Reproduce all of the material below word for word, leaving out the pictures.

(Spatial questions tied to pictures)
○ ○ ○
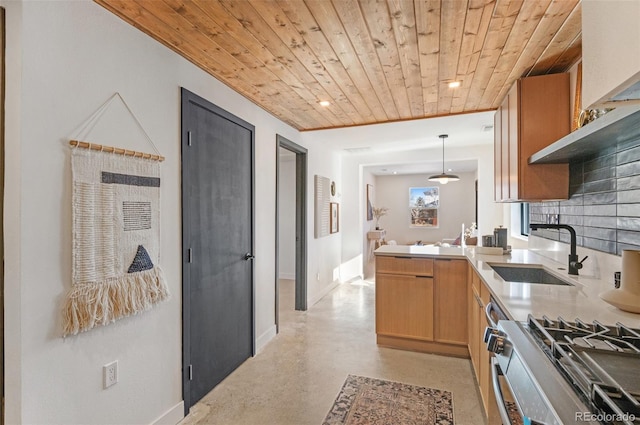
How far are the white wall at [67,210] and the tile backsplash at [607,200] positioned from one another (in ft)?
8.28

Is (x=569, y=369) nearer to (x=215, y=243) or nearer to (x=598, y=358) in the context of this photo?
(x=598, y=358)

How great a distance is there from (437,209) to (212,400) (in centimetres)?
789

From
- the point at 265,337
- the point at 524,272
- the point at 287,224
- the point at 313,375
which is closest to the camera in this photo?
the point at 524,272

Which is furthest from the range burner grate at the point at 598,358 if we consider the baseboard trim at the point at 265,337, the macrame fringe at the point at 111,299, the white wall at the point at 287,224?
the white wall at the point at 287,224

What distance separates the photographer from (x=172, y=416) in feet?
6.40

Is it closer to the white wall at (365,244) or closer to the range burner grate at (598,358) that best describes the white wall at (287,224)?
the white wall at (365,244)

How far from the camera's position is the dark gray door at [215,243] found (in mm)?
2133

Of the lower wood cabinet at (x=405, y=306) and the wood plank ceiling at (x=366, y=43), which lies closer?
the wood plank ceiling at (x=366, y=43)

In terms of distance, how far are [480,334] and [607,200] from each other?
1115 millimetres

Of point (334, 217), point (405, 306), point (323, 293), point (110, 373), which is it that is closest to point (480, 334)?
point (405, 306)

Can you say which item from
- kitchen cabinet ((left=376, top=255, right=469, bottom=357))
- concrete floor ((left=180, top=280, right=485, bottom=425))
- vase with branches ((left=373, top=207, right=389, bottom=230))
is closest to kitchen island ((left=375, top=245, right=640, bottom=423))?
kitchen cabinet ((left=376, top=255, right=469, bottom=357))

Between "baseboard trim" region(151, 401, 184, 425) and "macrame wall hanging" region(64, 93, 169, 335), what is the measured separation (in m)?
0.70

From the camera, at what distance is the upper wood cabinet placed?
218cm

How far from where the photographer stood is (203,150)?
228 centimetres
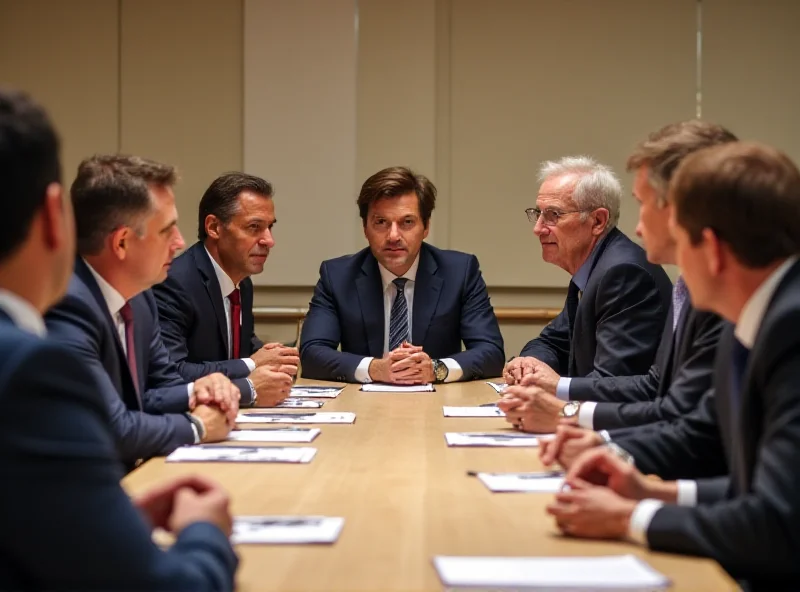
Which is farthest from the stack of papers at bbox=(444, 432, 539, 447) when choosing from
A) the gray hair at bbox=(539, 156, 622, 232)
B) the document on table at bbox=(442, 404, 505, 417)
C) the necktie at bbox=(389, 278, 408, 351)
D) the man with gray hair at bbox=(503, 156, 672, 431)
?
the necktie at bbox=(389, 278, 408, 351)

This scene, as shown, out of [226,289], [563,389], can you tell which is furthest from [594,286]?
[226,289]

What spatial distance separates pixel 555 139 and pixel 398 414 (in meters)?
3.47

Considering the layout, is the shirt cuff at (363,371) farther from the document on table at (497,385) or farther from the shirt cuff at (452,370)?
the document on table at (497,385)

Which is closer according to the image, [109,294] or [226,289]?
[109,294]

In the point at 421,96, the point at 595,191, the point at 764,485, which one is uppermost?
the point at 421,96

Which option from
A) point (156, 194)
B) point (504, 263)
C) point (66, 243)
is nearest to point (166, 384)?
point (156, 194)

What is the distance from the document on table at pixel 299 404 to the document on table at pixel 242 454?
788mm

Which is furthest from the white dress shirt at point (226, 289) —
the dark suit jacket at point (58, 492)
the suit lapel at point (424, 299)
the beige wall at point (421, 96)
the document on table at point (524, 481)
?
the dark suit jacket at point (58, 492)

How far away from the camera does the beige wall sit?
6.00 m

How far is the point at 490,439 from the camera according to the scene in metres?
2.55

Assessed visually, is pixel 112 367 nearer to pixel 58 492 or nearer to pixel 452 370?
pixel 58 492

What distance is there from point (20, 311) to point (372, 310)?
128 inches

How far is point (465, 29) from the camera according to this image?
19.9 feet

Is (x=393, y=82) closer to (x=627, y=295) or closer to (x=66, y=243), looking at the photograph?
(x=627, y=295)
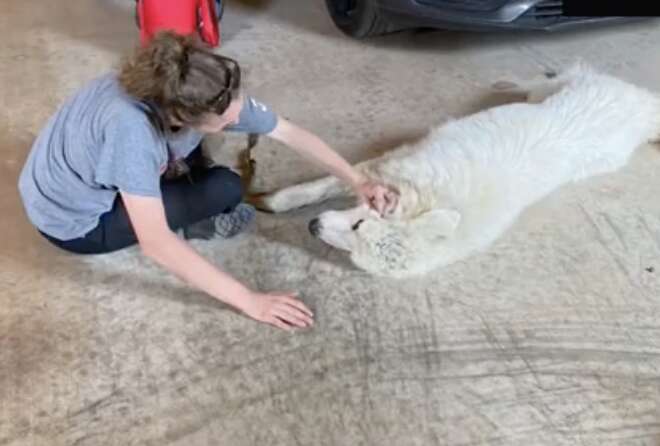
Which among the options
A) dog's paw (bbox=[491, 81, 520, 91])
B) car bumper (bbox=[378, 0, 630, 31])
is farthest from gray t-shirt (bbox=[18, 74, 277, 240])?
dog's paw (bbox=[491, 81, 520, 91])

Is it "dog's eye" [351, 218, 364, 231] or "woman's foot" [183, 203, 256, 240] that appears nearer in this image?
"dog's eye" [351, 218, 364, 231]

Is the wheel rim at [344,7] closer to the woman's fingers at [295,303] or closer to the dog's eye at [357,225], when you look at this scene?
the dog's eye at [357,225]

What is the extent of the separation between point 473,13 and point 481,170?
4.02ft

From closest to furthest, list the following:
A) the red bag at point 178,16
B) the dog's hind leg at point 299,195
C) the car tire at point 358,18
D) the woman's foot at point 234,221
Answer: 1. the woman's foot at point 234,221
2. the dog's hind leg at point 299,195
3. the red bag at point 178,16
4. the car tire at point 358,18

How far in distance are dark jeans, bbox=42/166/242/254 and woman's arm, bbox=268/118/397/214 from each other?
0.24 m

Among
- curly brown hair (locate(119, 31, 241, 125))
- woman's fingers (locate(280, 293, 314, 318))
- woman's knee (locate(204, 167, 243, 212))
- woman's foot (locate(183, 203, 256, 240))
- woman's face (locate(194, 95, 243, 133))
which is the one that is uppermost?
○ ○ ○
● Task result:
How far are the white wall at [67,210] and the tile backsplash at [607,200] positioned from one another (in ft)?
8.28

Is (x=569, y=369) nearer to (x=215, y=243) or nearer to (x=598, y=358) in the context of this photo?
(x=598, y=358)

How great a distance is there from (437,209) to (212,400) (in centimetres)?
789

From
- the point at 265,337
- the point at 524,272
- the point at 287,224
- the point at 313,375
which is closest to the camera in this photo?
the point at 524,272

Which is furthest from the range burner grate at the point at 598,358 if we consider the baseboard trim at the point at 265,337, the macrame fringe at the point at 111,299, the white wall at the point at 287,224?
the white wall at the point at 287,224

What distance separates the photographer from (x=172, y=416) in feet?
6.40

Is it closer to the white wall at (365,244) or closer to the range burner grate at (598,358) that best describes the white wall at (287,224)?
the white wall at (365,244)

How far from the camera's position is the dark gray door at [215,243] found (in mm)?
2133

Of the lower wood cabinet at (x=405, y=306) and the wood plank ceiling at (x=366, y=43), which lies closer?
the wood plank ceiling at (x=366, y=43)

In terms of distance, how far are [480,334] and [607,200] from each other?
1115 millimetres

Of point (334, 217), point (405, 306), point (323, 293), point (110, 373), which is it that is closest to point (480, 334)?
point (405, 306)

Can you say which item from
- kitchen cabinet ((left=376, top=255, right=469, bottom=357))
- concrete floor ((left=180, top=280, right=485, bottom=425))
- vase with branches ((left=373, top=207, right=389, bottom=230))
is closest to kitchen island ((left=375, top=245, right=640, bottom=423))?
kitchen cabinet ((left=376, top=255, right=469, bottom=357))

Between "baseboard trim" region(151, 401, 184, 425) and "macrame wall hanging" region(64, 93, 169, 335), what is the measured separation (in m)?
0.70

From the camera, at what distance is the upper wood cabinet placed?
218cm

How far from where the photographer stood is (203,150)?
228 centimetres
Which is farthest from the stack of papers at bbox=(444, 432, 539, 447) when choosing from
A) the gray hair at bbox=(539, 156, 622, 232)
B) the document on table at bbox=(442, 404, 505, 417)
C) the necktie at bbox=(389, 278, 408, 351)
D) the man with gray hair at bbox=(503, 156, 672, 431)
?
the necktie at bbox=(389, 278, 408, 351)

This scene, as shown, out of [226,289], [563,389], can you tell which is furthest from [594,286]?
[226,289]

What spatial distance separates pixel 555 139 and pixel 398 414 (in meters)?
3.47

Considering the layout, is the shirt cuff at (363,371) farther from the document on table at (497,385) or farther from the shirt cuff at (452,370)?
the document on table at (497,385)

Which is closer according to the image, [109,294] or [226,289]?
[109,294]

In the point at 421,96, the point at 595,191, the point at 764,485, which one is uppermost?
the point at 421,96

Which option from
A) point (156, 194)
B) point (504, 263)
C) point (66, 243)
is nearest to point (166, 384)?
point (156, 194)

What is the distance from the document on table at pixel 299 404 to the document on table at pixel 242 454?
788mm

Which is furthest from the white dress shirt at point (226, 289) —
the dark suit jacket at point (58, 492)
the suit lapel at point (424, 299)
the beige wall at point (421, 96)
the document on table at point (524, 481)
?
the dark suit jacket at point (58, 492)

How far away from the camera does the beige wall sit?
6.00 m

How far is the point at 490,439 from the camera according to the scene in metres?
2.55

Assessed visually, is pixel 112 367 nearer to pixel 58 492 or nearer to pixel 452 370?
pixel 58 492

What distance is there from point (20, 311) to point (372, 310)?
128 inches

How far is point (465, 29) from the camera according to this image?
19.9 feet

Is (x=393, y=82) closer to (x=627, y=295) or closer to (x=66, y=243), looking at the photograph?
(x=627, y=295)
Which among the options
A) dog's paw (bbox=[491, 81, 520, 91])
B) car bumper (bbox=[378, 0, 630, 31])
is farthest from gray t-shirt (bbox=[18, 74, 277, 240])?
dog's paw (bbox=[491, 81, 520, 91])

Is it "dog's eye" [351, 218, 364, 231] or "woman's foot" [183, 203, 256, 240] that appears nearer in this image?
"dog's eye" [351, 218, 364, 231]

Is the wheel rim at [344,7] closer to the woman's fingers at [295,303] or closer to the dog's eye at [357,225], when you look at this scene?
the dog's eye at [357,225]

What is the extent of the separation between point 473,13 and point 481,170?
4.02ft

From closest to furthest, list the following:
A) the red bag at point 178,16
B) the dog's hind leg at point 299,195
C) the car tire at point 358,18
D) the woman's foot at point 234,221
Answer: 1. the woman's foot at point 234,221
2. the dog's hind leg at point 299,195
3. the red bag at point 178,16
4. the car tire at point 358,18

How far in distance are dark jeans, bbox=42/166/242/254 and woman's arm, bbox=268/118/397/214 from each other?
0.24 m

Among
- curly brown hair (locate(119, 31, 241, 125))
- woman's fingers (locate(280, 293, 314, 318))
- woman's knee (locate(204, 167, 243, 212))
- woman's foot (locate(183, 203, 256, 240))
- woman's face (locate(194, 95, 243, 133))
which is the one that is uppermost?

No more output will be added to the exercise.